The heads of the U.S., British, and Soviet governments met at Potsdam, a suburb outside Berlin, from July 17 to August 2, 1945, to discuss operations against Japan, the peace settlement in Europe, and a policy for the future of Germany. Perhaps presaging the coming end of the alliance, they had no trouble on vague matters of principle or the practical issues of military occupation, but reached no agreement on many tangible issues, including reparations.
The day before the Potsdam Conference began, U.S. nuclear scientists engaged in the secret Manhattan Project exploded an atomic bomb near Alamogordo, New Mexico. The test was the culmination of three years of intensive research in laboratories across the United States. It lay behind the Potsdam Declaration, issued on July 26 by the United States and Britain, promising that Japan would neither be destroyed nor enslaved if it surrendered. If Japan continued the war, however, it would meet “prompt and utter destruction.” President Truman, calculating that an atomic bomb might be used to gain Japan’s surrender more quickly and with fewer casualties than an invasion of the mainland, ordered that the bomb be used if the Japanese did not surrender by August 3.
A committee of U.S. military and political officials and scientists had considered the question of targets for the new weapon. Secretary of War Henry L. Stimson argued successfully that Kyoto, Japan’s ancient capital and a repository of many national and religious treasures, be taken out of consideration. Hiroshima, a center of war industries and military operations, became the first objective.
On August 6, a U.S. plane, the Enola Gay, dropped an atomic bomb on the city of Hiroshima.

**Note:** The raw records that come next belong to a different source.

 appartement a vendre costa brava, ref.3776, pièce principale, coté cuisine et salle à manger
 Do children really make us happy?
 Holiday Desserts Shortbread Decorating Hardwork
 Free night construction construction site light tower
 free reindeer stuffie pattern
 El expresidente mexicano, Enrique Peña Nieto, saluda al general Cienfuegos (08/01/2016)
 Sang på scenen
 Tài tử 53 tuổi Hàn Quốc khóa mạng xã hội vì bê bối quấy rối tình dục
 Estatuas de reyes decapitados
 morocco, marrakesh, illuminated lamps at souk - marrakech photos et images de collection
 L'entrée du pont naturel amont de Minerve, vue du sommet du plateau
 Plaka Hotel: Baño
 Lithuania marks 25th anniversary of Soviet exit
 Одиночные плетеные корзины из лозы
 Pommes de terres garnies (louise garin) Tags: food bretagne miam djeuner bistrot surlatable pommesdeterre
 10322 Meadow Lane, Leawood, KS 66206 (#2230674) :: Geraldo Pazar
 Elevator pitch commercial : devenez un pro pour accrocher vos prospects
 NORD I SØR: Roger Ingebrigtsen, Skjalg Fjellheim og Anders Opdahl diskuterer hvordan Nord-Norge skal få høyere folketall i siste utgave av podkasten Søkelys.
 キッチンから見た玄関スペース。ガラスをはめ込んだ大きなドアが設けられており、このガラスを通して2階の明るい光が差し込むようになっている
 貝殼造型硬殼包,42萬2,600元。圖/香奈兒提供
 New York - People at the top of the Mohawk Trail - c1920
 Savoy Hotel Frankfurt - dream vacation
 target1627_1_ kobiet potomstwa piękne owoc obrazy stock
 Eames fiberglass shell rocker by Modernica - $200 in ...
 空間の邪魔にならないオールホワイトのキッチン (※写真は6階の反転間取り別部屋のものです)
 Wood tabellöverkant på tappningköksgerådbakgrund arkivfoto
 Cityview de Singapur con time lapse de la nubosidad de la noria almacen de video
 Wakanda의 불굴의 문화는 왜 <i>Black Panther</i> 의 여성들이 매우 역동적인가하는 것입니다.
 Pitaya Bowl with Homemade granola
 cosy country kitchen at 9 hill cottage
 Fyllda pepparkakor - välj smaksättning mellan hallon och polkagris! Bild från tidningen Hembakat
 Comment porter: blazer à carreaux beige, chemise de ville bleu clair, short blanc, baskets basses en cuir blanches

On August 9, a second atomic bomb was dropped, this time on Nagasaki. The bombs destroyed large sections of both cities, with massive loss of life. On August 8, the USSR declared war on Japan and attacked Japanese forces in Manchuria. On August 14, Japan agreed to the terms set at Potsdam. On September 2, 1945, Japan formally surrendered. Americans were relieved that the bomb hastened the end of the war. The realization of the full implications of nuclear weapons’ awesome destructiveness would come later.
Within a month, on October 24, the United Nations came into existence following the meeting of representatives of 50 nations in San Francisco, California. The constitution they drafted outlined a world organization in which international differences could be discussed peacefully and common cause made against hunger and disease. In contrast to its rejection of U.S. membership in the League of Nations after World War I, the U.S. Senate promptly ratified the U.N. Charter by an 89 to 2 vote. This action confirmed the end of the spirit of isolationism as a dominating element in American foreign policy.
In November 1945 at Nuremberg, Germany, the criminal trials of 22 Nazi leaders, provided for at Potsdam, took place. Before a group of distinguished jurists from Britain, France, the Soviet Union, and the United States, the Nazis were accused not only of plotting and waging aggressive war but also of violating the laws of war and of humanity in the systematic genocide, known as the Holocaust, of European Jews and other peoples. The trials lasted more than 10 months. Twenty-two defendants were convicted, 12 of them sentenced to death. Similar proceedings would be held against Japanese war leaders.